N-氨基甲酰-L-谷氨酸(N-Carbamyl-L-glutamic acid, NCG)是N-乙酰-L-谷氨酸(N-Aceyl-L-glutamic acid, NAG)的结构类似物。它能代替NAG成为氨基甲酰磷酸合成酶-Ⅰ(CPS-Ⅰ)的变构催化剂,从而促进脯氨酸和谷氨酰胺向瓜氨酸和精氨酸转化,增加精氨酸的内源合成,且保持体内精氨酸环境的平衡稳定。由此可见,NCG对于应对仔猪断奶期间因精氨酸不足引起的应激状况具有很好的效果,它是一种潜在的有效新型饲料添加剂。目前关于NCG的研究并不多,现有的合成方法耗时较长,不适合工业生产;其生物活性也缺乏系统深入的研究。本文对NCG及其锌盐的合成方法、NCG分析检测方法以及生物活性进行研究,以期为NCG产品的开发和其他衍生物的研究提供一定的理论基础,从而为养猪业的发展提供一种高效的饲料添加剂,促进养猪业的发展。这具有较高的经济价值和现实意义。现将主要研究概括如下:
1.本文以味精和尿素为原料,分别采用微波加热和传统加热两种方法合成NCG,结果表明微波加热法优于传统加热法,可行有效。

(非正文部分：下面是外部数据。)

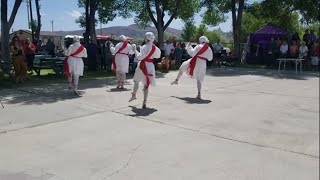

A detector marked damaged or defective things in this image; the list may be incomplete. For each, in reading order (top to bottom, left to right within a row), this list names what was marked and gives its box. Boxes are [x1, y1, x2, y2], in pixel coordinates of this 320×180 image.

pavement crack [102, 143, 142, 180]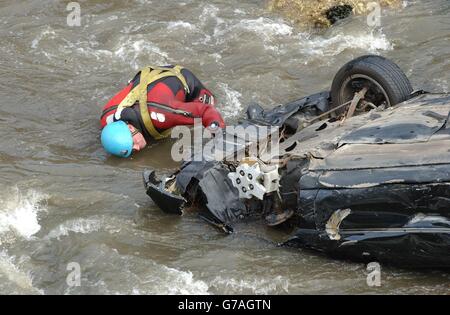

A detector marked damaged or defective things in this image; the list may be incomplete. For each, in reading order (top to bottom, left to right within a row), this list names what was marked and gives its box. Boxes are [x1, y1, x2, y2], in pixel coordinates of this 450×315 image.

overturned black car [144, 56, 450, 270]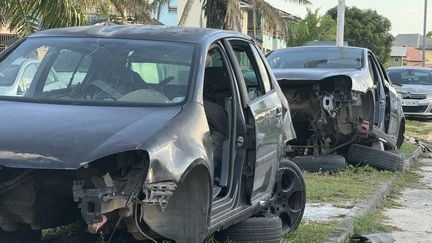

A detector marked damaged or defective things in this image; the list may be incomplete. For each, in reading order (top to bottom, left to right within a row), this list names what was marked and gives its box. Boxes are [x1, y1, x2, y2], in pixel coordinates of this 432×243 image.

rusted car body [0, 25, 304, 242]
abandoned suv [0, 25, 306, 242]
damaged black sedan [0, 25, 306, 242]
detached tire [292, 156, 346, 173]
rusted car body [266, 46, 404, 155]
damaged black sedan [266, 46, 404, 167]
abandoned suv [266, 47, 404, 169]
detached tire [346, 144, 404, 171]
detached tire [218, 215, 282, 242]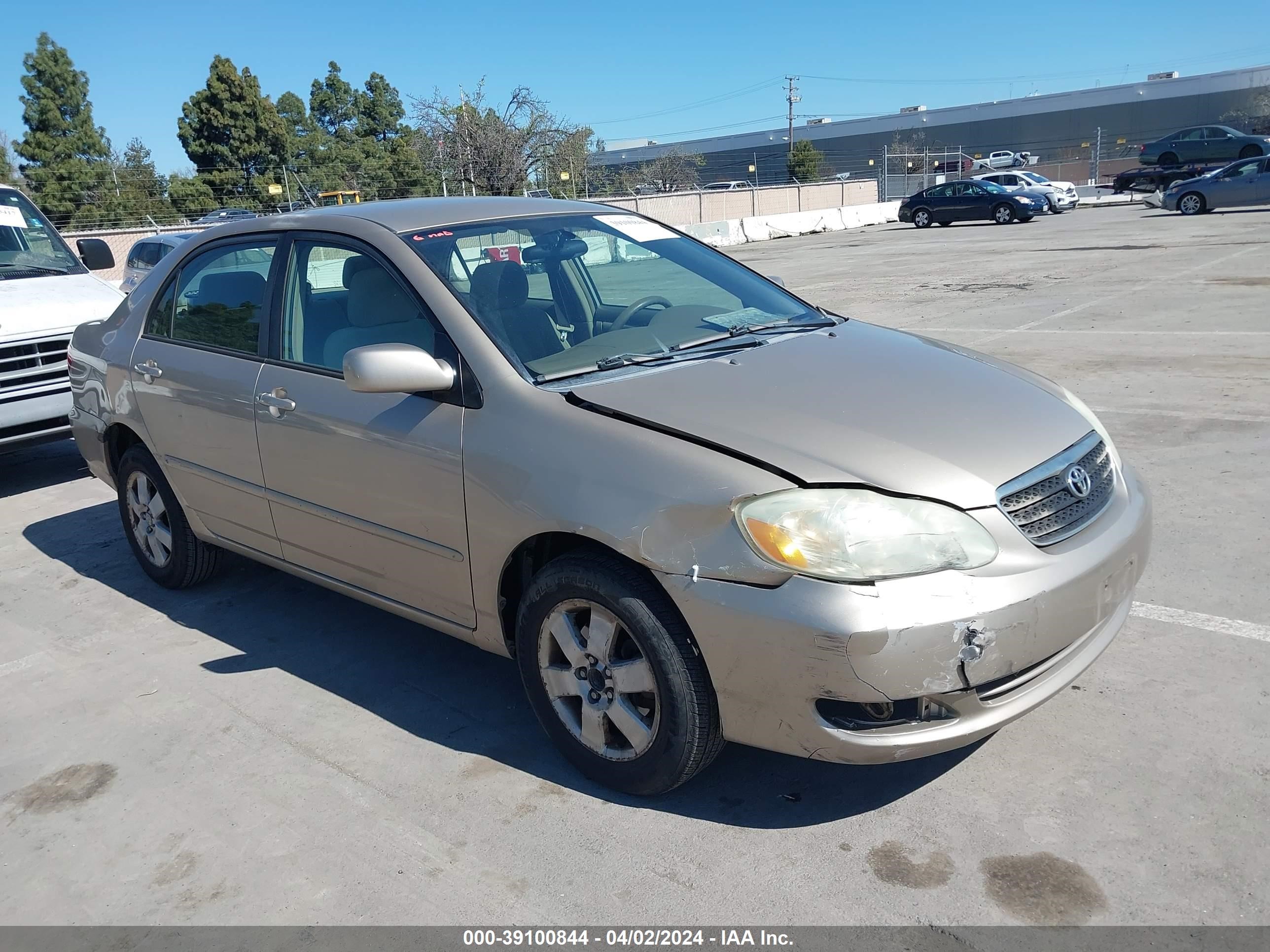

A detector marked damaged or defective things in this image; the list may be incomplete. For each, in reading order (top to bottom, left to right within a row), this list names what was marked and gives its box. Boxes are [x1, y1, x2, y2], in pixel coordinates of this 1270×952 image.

cracked hood [576, 321, 1089, 512]
damaged front bumper [655, 463, 1152, 769]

单因素实验结果表明,微波功率对产物得率的影响最大,其次是溶剂水的用量,原料味精与尿素的配比的影响效果最小;正交实验优化所得最佳工艺为:N味精:N尿素为1:2,水用量0.3ml/mmol,微波功率700W,反应时间15min。在该反应条件下合成NCG,得率可达到57.6%,以丙酮与水复合溶剂重结晶法对粗产品进行纯化,纯的NCG为白色粉状固体。热失重分析测定结果表明,NCG的热稳定性不是很好,其熔点约为170℃。合成产物经紫外光谱、红外光谱、质谱、核磁共振氢谱和元素分析等进行结构表征确定为NCG;合成过程中的跟踪检测以及产物含量的测定采用高效液相色谱法(HPLC),确定色谱条件为:色谱柱:Kromasil C18柱;流动相:甲醇:水=5:95(pH2.90);检测器:光电二极管阵列检测器;检测波长:220nm;流速:0.6ml/min。方法学考察结果表明,该方法进样精密度、重现性、稳定性好,加样回收率高。以此方法测得合成产物中NCG含量为95.3%;然后进一步以NCG和氧化锌合成出N-氨基甲酰-L-谷氨酸锌,分别通过元素分析、EDTA络合滴定法以及HPLC测定锌等成分的含量,测定结果为:C:27.83%,H:3.85%,N:9.97%,Zn:23.14%,NCG:73.83%(按C6H9ZnN2O5计算,C:28.2%,H:3.9%,N:10.9%,Zn:25.59%,NCG:74.41%)。
2.考察了NCG及其锌盐的抗氧化活性和抑菌活性。研究表明,NCG及其锌盐均表现出一定的抗氧化能力和抑菌性。抗氧化实验研究了NCG及其锌盐对超氧阴离子、羟基自由基、DPPH的清除能力和对铁离子的还原能力。结果表明,NCG及其锌盐对超氧阴离子自由基和羟基自由基的清除能力相对要强于对DPPH的清除力。而NCG及其锌盐对铁离子几乎没有还原能力。在所选浓度范围内,NCG及其锌盐的抗氧化能力均随浓度的增大而增强。在样品浓度为3mg/ml时,NCG和NCG-Zn对超氧阴离子的清除能力分别为55.32%和79.27%,对羟基自由基的清除率分别为38.09%和54.03%;而对DPPH的清除试验结果表明,NCG的清除率要高于NCG-Zn,分别为23.13%和7.87%。抑菌试验中分别考察了NCG以及NCG-Zn对大肠杆菌、枯草芽孢杆菌和金黄色葡萄球菌的抑菌效果,结果表明,NCG-Zn的抑菌效果要优于NCG。其中NCG-Zn对大肠杆菌的抑制效果又要比对其他两种菌的抑制效果强,当浓度为2mg/ml时,大肠杆菌、枯草芽孢杆菌和金黄色葡萄球菌的抑菌圈直径分别为27mm、13mm和14mm。而10mg/ml的NCG对这三种菌的抑菌圈直径仅分别为11mm、9mm和10mm。
3.研究了不同添加水平的NCG对断奶仔猪生长性能和腹泻情况的影响。与对照组相比,日粮中中添加0.08%NCG,可显著提高仔猪的ADFI和ADG,分别比对照组提高了42.36%和89.43%(P<0.05)。同时,料肉比显著降低(P<0.05);腹泻率和腹泻指数也明显低于对照组,腹泻率从15.83%降低到2.96%。添加0.16%的NCG仔猪与对照组的相比,ADFI和ADG有增加的趋势,F/G也有降低的趋势,但是差异均不显著(P>0.05),但与0.08%NCG相比,ADFI和ADG反而更低,腹泻程度也更为严重。由此可知,日粮中添加0.08%NCG可以有效缓解仔猪断奶应激,而高水平的NCG(0.16%)则具有一定的副作用。
Early weaning stress is one of the main difficulties which hinder the development of pig industry. Now, it has been approved that the arginine is very important for weaning stress of piglets. So it is an effective method to resolve the deficiency of arginine for the weaning stress of piglets.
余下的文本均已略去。